Le Monde Citoyen

Média politique propulsé par l’autre rédaction

Verts de rage

par Nicolas Voisin, 8 September 2006

Ils ont décidé que le laxisme et l’inconscience n’étaient plus de mise. Ils ont décidé de se faire les hérauts de cause plus grandes qu’eux. De mettre les pieds dans le plat politique, de bousculer nos modèles. Ils ?
Arrêtons-nous un instant sur deux pourfendeurs de l’écologie volontariste et pragmatique, deux hommes qui depuis des années ont fait de ce combat un leitmotiv, deux “géants” que j’aurais l’honneur de rencontrer. L’un demain (voir le blog-note de campagne parisien dimanche sur Nuesblog), l’autre le mois prochain.

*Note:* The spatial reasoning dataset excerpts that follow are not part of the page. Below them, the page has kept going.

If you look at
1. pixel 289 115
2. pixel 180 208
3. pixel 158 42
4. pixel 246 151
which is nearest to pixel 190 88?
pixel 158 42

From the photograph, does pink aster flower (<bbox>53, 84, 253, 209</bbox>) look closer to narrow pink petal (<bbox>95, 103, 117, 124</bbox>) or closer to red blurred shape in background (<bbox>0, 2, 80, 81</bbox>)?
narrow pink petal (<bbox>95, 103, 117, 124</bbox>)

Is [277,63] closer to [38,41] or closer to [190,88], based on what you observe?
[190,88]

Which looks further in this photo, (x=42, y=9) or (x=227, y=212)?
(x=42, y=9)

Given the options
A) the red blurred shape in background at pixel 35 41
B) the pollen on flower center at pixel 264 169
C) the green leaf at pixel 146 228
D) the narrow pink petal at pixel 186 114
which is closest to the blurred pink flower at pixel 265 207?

Le premier de ces “géants” l’est dans le regard du gamin que j’étais. Petit, je dévorais “j’ai du ciel bleu dans mon passeport et rêvais devant Ushuaïa alors appelé “le magazine de l’extrême”, depuis rebaptisé “Ushuaïa Nature”. Si Dieuleveut n’est plus, Nicolas Hulot, lui, est parmi-nous. Et le fait savoir. Jugé “sympathique” par 88% des français, “courageux” pour 86%, il est considéré comme “compétent” et “proche des gens” pour 76 et 73% de la population interrogée. 66% Pensent même qu’il serait un bon candidat. Autant concèdent qu’il ne fait rien pour autant afin de se mettre en valeur (sondage CSA/ Le Nouvel Obs’ réalisé le 29 et 30 août dernier, paru dans le Nouvel Observateur N° 2183, sorti hier). En quelques années cet animateur télé baroudeur quasi mystique dans son rapport à la biosphère est devenu l’un des plus efficace porte-parole de l’écologie politique ; écologie politique pourtant raillée par tant d’autres qualifiant les partis écolos de “sectarisme”, de “fondamentalisme”, “d’anxiolytisme régressiste”, tout englués qu’ils sont dans des querelles de clochers et des impasses de chapelles.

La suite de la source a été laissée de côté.